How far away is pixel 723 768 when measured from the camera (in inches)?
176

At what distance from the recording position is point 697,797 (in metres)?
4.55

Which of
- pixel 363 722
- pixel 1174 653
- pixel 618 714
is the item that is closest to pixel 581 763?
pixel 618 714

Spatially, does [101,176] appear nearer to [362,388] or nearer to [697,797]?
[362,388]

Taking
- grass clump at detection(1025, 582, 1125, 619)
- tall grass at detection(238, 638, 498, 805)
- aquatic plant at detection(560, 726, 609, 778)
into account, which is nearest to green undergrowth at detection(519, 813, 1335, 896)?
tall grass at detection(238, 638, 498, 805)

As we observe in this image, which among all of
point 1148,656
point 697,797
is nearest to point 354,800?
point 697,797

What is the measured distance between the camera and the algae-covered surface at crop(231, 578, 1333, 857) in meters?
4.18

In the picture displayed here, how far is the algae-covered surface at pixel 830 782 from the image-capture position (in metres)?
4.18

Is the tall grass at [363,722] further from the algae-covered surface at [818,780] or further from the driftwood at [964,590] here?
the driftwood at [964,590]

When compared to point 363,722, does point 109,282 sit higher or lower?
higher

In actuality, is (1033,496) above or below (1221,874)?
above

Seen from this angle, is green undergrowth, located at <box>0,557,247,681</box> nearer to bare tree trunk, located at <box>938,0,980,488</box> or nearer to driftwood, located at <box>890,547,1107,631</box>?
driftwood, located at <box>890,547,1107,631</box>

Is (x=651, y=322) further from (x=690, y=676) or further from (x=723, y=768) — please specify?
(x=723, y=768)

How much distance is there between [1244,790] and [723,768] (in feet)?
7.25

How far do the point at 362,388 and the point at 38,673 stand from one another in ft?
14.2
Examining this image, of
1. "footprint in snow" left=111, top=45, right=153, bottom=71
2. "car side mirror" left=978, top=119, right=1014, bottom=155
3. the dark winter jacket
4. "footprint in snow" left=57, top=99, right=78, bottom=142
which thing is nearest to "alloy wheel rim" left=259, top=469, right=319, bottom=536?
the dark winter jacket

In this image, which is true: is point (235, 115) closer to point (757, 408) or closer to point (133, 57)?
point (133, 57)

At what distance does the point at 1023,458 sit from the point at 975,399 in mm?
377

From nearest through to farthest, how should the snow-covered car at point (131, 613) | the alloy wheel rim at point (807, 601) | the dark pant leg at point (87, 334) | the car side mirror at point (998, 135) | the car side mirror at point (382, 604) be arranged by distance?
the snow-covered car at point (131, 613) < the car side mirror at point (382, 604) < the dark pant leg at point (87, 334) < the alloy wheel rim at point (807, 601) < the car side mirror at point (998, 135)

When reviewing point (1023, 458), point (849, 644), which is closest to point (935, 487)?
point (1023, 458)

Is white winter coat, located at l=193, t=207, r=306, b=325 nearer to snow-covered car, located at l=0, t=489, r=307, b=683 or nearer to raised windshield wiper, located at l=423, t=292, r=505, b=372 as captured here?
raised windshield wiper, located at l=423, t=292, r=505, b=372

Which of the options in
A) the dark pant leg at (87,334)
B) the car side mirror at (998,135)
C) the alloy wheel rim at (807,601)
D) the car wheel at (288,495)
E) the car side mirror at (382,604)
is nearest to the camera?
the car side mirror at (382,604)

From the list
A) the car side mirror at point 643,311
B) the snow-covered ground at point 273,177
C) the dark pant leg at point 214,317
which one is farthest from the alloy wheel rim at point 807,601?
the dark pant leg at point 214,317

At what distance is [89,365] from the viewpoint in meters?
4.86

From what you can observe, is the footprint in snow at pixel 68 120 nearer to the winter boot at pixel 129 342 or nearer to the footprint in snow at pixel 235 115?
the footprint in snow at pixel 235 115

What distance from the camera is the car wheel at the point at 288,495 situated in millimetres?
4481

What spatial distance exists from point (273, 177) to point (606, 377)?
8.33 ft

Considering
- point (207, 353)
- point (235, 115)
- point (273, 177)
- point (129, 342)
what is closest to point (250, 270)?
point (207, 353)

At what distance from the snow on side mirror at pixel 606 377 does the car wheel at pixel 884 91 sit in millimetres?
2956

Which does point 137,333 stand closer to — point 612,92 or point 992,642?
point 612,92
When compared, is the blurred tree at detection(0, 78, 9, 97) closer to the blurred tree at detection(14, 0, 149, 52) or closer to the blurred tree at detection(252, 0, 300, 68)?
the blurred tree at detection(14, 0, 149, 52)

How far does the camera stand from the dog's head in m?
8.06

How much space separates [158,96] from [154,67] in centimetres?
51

########

- EXERCISE TASK -
Starting with the line that contains "Which of the options in" and going on through the end of the records, render each line as a row of a Markdown table with the columns Row and Line, leaving out blank lines.

- THE RESPONSE -
| Row | Line |
|---|---|
| 1 | Which of the options in |
| 2 | A) the dark pant leg at (87,334) |
| 3 | B) the car side mirror at (998,135) |
| 4 | C) the alloy wheel rim at (807,601) |
| 5 | D) the car wheel at (288,495) |
| 6 | E) the car side mirror at (382,604) |
| 7 | is nearest to the camera? |
| 8 | the car side mirror at (382,604) |
| 9 | From the list |
| 10 | A) the car side mirror at point 643,311 |
| 11 | B) the snow-covered ground at point 273,177 |
| 12 | C) the dark pant leg at point 214,317 |
| 13 | which one is farthest from the alloy wheel rim at point 807,601? |
| 14 | the dark pant leg at point 214,317 |
| 15 | At what distance is [89,365] from the viewpoint in meters? |
| 16 | 4.86 |
| 17 | From what you can observe, is the footprint in snow at pixel 68 120 nearer to the winter boot at pixel 129 342 or nearer to the footprint in snow at pixel 235 115? |
| 18 | the footprint in snow at pixel 235 115 |
| 19 | What distance from the camera is the car wheel at the point at 288,495 situated in millimetres? |
| 20 | 4481 |
| 21 | What spatial distance exists from point (273, 177) to point (606, 377)? |
| 22 | 8.33 ft |
| 23 | Considering |
| 24 | - point (207, 353) |
| 25 | - point (235, 115) |
| 26 | - point (273, 177) |
| 27 | - point (129, 342) |
| 28 | what is closest to point (250, 270)? |
| 29 | point (207, 353) |
| 30 | At what distance from the snow on side mirror at pixel 606 377 does the car wheel at pixel 884 91 sit in millimetres? |
| 31 | 2956 |
| 32 | Which does point 137,333 stand closer to — point 612,92 or point 992,642? |
| 33 | point 612,92 |
| 34 | When compared, is the blurred tree at detection(0, 78, 9, 97) closer to the blurred tree at detection(14, 0, 149, 52) or closer to the blurred tree at detection(252, 0, 300, 68)? |
| 35 | the blurred tree at detection(14, 0, 149, 52) |
| 36 | How far does the camera stand from the dog's head in m? |
| 37 | 8.06 |
| 38 | How much space separates [158,96] from [154,67] in centimetres? |
| 39 | 51 |